• Texto fornecido:
☆ ☆ ☆ ☆

O Ministério Público do Estado (MPRJ) entrou com recurso para tentar obrigar a Assembleia Legislativa do Rio (Alerj) a adotar sistema eletrônico de controle de frequência dos servidores. A disputa começou depois que a Justiça rejeitou, em primeira instância, a obrigação.
MPRJ usa ação civil pública para cobrar registro de ponto e regras para trabalho fora da sede
O pedido faz parte de uma ação civil pública. Nela, a Promotoria quer que a Alerj registre o ponto dos funcionários.
O MP também pede regras para o acompanhamento das atividades feitas fora da sede do Legislativo.
Recurso do MP cita busca por transparência e aponta riscos de irregularidades
O MPRJ afirma que o controle de jornada pode ajudar a ampliar a transparência administrativa. O órgão também diz que a medida reduz riscos de irregularidades.

☆ ☆ ☆ ☆

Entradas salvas
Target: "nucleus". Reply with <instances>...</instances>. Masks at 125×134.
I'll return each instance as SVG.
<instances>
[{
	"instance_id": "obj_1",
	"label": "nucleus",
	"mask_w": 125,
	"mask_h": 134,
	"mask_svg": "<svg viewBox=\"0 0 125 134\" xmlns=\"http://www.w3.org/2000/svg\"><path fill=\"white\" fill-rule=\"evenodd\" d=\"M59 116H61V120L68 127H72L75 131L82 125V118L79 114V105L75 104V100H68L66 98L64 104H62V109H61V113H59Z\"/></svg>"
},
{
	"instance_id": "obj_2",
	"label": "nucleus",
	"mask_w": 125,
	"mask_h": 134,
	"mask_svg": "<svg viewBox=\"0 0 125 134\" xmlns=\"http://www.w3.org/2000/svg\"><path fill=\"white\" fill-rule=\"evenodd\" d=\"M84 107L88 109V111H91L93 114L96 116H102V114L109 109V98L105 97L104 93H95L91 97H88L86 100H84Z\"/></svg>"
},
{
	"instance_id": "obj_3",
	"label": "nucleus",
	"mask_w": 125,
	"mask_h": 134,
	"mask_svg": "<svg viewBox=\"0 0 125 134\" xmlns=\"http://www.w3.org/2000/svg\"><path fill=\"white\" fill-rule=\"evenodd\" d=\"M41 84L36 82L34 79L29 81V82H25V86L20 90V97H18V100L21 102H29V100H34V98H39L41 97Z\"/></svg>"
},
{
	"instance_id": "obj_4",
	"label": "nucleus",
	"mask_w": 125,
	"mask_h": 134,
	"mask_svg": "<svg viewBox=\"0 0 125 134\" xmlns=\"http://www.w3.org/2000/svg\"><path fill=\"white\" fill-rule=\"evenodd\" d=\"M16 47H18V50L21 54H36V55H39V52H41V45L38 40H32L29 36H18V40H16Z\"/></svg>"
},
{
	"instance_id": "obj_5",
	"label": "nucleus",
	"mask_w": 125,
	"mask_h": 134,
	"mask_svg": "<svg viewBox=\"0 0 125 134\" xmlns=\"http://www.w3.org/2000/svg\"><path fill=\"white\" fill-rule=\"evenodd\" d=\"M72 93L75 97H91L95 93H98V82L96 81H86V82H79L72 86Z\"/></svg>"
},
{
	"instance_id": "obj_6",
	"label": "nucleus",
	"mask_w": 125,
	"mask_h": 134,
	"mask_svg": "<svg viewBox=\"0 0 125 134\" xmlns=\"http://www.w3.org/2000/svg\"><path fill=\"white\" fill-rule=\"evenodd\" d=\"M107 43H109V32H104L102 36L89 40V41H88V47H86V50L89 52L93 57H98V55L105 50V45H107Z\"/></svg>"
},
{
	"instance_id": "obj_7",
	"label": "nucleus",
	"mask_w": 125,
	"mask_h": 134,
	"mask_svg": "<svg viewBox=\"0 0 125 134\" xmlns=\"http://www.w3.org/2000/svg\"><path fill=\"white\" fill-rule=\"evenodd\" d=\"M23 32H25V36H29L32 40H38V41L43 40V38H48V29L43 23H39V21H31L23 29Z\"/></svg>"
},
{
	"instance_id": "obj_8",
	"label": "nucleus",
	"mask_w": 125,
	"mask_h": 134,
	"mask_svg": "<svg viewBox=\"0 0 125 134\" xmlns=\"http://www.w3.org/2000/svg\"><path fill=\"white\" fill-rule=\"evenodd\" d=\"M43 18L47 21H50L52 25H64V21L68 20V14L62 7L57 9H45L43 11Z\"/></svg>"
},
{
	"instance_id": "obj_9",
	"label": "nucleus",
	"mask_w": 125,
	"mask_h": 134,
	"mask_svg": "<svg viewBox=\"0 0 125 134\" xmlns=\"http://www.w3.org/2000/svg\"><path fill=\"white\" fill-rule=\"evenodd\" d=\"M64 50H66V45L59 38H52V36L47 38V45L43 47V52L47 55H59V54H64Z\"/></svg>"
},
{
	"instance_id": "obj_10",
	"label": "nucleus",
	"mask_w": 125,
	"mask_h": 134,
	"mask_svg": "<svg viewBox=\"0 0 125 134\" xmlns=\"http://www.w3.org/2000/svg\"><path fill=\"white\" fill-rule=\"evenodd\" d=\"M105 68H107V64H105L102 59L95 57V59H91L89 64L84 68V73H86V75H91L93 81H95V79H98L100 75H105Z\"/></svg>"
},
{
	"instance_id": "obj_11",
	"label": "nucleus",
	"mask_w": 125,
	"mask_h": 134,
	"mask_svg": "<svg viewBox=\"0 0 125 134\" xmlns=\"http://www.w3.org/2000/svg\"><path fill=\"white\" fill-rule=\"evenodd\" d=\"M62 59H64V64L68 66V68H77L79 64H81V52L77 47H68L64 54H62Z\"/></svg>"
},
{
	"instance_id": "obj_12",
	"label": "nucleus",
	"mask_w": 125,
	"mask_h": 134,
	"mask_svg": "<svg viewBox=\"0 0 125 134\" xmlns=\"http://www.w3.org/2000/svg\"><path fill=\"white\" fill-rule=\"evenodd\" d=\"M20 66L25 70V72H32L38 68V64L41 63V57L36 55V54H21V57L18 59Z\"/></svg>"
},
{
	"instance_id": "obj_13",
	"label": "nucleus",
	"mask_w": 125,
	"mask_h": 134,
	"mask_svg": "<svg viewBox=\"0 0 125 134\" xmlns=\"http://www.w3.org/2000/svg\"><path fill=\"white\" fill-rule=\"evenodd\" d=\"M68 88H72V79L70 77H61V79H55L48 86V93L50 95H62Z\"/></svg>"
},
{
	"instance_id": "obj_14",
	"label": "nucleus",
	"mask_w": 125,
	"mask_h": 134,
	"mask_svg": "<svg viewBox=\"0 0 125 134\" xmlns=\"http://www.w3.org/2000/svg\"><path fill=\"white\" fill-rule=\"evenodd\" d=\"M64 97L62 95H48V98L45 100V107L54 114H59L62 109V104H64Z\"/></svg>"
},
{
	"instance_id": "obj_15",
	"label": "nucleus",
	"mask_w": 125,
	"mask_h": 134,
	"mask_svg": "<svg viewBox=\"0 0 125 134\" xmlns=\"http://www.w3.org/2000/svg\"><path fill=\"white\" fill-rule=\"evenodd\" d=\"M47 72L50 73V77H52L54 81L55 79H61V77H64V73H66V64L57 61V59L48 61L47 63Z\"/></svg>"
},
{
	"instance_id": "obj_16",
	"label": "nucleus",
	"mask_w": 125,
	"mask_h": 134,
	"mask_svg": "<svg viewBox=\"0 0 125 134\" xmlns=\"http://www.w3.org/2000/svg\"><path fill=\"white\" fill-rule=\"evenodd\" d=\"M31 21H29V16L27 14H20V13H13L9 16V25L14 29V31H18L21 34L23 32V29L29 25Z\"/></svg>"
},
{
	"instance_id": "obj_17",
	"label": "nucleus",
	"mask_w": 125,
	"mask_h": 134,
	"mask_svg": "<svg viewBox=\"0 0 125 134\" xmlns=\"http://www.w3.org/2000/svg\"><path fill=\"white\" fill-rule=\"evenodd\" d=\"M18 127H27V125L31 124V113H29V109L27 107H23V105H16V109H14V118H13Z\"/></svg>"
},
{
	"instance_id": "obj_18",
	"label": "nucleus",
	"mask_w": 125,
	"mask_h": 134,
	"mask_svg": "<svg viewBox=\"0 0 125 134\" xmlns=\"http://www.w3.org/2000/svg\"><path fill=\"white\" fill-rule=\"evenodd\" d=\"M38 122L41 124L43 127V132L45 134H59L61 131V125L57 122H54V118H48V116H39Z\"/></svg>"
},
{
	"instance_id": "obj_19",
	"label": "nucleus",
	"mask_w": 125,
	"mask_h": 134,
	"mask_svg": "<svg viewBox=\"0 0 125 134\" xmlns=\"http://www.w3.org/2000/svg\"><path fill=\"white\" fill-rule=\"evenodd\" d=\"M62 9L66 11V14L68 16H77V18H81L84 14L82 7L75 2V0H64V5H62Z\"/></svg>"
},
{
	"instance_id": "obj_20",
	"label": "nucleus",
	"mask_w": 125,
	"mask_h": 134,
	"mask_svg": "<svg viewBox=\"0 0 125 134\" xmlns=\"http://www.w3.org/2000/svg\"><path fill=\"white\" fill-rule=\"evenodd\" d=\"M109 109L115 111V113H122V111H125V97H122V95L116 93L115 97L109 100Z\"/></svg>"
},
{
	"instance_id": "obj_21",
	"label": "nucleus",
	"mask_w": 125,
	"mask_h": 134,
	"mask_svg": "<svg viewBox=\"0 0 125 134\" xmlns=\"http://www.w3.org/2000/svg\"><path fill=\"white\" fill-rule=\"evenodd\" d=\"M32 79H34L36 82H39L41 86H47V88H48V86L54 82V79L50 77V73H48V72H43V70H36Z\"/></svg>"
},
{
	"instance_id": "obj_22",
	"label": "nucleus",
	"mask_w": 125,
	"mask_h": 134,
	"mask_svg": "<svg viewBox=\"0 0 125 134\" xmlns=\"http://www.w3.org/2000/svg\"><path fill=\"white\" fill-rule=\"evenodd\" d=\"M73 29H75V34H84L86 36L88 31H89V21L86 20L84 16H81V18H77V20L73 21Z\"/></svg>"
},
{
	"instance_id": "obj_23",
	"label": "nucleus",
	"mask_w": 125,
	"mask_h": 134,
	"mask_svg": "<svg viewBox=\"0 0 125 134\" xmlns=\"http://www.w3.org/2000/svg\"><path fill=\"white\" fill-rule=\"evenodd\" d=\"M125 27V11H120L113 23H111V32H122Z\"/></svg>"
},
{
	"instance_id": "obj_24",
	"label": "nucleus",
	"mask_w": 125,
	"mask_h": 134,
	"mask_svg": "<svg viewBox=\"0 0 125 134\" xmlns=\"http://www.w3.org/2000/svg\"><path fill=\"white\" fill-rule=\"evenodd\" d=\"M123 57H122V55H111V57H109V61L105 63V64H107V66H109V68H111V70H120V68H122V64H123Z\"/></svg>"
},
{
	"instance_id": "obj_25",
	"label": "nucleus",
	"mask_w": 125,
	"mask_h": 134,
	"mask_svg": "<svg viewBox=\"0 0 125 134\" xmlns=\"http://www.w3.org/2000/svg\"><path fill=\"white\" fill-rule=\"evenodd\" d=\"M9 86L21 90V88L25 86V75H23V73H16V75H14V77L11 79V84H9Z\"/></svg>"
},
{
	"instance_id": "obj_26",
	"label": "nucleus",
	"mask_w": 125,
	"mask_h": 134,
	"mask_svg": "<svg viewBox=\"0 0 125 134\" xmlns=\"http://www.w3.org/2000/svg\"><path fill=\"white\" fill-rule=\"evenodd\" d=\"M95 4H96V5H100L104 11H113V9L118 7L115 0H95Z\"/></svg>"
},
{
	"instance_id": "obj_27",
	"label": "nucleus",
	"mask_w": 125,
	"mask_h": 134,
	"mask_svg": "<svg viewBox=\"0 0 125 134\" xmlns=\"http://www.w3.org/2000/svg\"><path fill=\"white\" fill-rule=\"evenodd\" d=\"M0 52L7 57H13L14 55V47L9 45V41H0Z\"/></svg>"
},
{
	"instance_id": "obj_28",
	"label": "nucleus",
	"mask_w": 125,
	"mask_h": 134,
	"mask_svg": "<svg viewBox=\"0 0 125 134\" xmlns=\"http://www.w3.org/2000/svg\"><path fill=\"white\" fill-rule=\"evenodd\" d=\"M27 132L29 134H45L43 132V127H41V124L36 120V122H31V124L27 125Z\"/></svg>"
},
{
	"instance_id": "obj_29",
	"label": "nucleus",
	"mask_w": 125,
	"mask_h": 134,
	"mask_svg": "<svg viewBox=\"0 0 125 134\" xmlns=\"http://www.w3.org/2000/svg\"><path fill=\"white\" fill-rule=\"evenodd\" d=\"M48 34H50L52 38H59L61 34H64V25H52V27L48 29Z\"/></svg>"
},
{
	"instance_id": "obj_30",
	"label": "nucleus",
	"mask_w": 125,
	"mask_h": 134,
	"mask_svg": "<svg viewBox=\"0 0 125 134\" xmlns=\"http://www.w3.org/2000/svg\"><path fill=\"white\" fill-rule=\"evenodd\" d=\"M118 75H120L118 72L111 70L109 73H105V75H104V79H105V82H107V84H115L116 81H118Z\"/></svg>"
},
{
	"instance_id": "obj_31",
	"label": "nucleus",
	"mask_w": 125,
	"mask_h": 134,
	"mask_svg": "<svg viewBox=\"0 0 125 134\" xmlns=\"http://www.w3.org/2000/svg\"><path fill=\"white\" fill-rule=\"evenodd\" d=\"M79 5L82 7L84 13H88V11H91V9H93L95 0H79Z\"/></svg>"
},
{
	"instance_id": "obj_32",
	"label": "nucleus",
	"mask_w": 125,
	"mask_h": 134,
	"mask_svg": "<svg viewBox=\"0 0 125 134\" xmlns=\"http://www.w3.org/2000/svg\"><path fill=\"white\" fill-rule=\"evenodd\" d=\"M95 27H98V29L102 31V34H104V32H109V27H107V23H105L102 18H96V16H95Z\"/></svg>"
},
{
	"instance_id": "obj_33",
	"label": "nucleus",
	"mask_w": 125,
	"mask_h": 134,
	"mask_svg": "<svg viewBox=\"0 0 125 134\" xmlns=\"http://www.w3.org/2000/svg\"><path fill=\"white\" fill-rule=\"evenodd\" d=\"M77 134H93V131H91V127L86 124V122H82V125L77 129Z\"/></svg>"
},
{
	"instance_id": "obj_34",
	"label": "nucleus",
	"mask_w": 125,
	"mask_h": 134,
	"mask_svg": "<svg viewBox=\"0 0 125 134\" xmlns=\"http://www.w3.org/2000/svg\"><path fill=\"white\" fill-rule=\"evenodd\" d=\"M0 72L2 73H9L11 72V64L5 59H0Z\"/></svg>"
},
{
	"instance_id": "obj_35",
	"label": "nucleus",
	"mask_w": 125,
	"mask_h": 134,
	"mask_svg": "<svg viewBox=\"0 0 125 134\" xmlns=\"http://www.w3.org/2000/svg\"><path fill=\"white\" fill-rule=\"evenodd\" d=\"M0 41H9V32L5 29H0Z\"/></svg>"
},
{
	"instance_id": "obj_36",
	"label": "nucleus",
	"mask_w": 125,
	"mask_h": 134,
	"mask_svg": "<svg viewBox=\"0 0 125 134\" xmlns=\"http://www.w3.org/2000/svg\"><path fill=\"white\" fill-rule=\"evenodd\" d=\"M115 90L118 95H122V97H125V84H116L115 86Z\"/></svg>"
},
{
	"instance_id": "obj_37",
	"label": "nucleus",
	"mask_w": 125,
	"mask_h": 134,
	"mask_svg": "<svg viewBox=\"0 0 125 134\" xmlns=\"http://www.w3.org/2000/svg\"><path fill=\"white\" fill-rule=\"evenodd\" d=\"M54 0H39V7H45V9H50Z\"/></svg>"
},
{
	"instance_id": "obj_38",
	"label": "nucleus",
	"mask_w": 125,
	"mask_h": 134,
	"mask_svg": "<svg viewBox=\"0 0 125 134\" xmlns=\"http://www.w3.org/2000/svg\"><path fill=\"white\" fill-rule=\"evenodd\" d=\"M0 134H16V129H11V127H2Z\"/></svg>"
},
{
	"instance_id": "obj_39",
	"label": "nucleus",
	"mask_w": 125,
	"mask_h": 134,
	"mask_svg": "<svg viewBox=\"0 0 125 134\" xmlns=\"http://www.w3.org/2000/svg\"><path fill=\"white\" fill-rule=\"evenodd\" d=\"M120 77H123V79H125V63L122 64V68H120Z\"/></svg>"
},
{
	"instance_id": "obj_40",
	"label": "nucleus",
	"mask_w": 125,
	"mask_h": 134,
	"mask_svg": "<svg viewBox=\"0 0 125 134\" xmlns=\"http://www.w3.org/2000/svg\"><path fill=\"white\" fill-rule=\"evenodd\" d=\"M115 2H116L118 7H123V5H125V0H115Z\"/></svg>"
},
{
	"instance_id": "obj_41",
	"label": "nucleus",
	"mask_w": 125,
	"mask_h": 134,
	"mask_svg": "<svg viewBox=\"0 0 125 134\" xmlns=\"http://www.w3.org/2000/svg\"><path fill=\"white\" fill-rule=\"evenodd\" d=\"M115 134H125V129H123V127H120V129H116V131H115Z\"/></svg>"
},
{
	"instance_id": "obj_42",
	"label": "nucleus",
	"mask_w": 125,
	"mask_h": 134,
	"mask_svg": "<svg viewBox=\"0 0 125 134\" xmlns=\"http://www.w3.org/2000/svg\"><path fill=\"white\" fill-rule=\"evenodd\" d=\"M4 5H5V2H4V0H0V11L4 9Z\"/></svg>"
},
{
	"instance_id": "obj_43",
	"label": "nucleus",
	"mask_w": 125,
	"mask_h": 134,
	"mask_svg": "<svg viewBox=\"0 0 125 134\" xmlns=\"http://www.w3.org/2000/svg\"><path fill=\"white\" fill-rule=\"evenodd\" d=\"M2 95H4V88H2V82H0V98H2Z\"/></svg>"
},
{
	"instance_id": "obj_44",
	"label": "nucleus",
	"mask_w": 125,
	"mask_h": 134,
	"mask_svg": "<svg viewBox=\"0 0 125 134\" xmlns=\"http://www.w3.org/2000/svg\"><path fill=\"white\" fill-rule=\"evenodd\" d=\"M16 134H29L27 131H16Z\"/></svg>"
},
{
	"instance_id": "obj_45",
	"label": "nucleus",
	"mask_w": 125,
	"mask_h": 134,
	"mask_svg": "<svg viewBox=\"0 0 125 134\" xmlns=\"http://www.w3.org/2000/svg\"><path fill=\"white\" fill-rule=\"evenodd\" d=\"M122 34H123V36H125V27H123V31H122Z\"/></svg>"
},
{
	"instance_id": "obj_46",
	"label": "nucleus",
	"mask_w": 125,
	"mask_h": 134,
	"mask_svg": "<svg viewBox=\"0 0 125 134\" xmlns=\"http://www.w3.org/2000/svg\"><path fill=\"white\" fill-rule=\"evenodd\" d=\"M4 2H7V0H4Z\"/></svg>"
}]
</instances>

☆ ☆ ☆ ☆

• O que fazer:
a. No texto sobre o recurso do MPRJ contra a Alerj, de que tipo de ação faz parte o pedido da Promotoria?
b. Prossiga com o texto sobre o recurso do MPRJ contra a Alerj a partir da última frase apresentada.

• Respostas:
a. De uma ação civil pública.

b.
Entre os exemplos citados pelo MP estão a existência de funcionários fantasmas e práticas como a chamada “rachadinha”.
Além do ponto, MP questiona em outra ação a proporção de comissionados na Alerj
O MP apresentou recurso em outra ação que questiona a proporção entre servidores comissionados e efetivos na Alerj. No pedido, o órgão aponta que, em 2023, a Alerj tinha 4.891 cargos comissionados ocupados por apenas 400 servidores concursados.
Na ação, a Promotoria pede que a Assembleia apresente um plano de reestruturação administrativa. O objetivo é ampliar gradualmente o quadro de servidores concursados.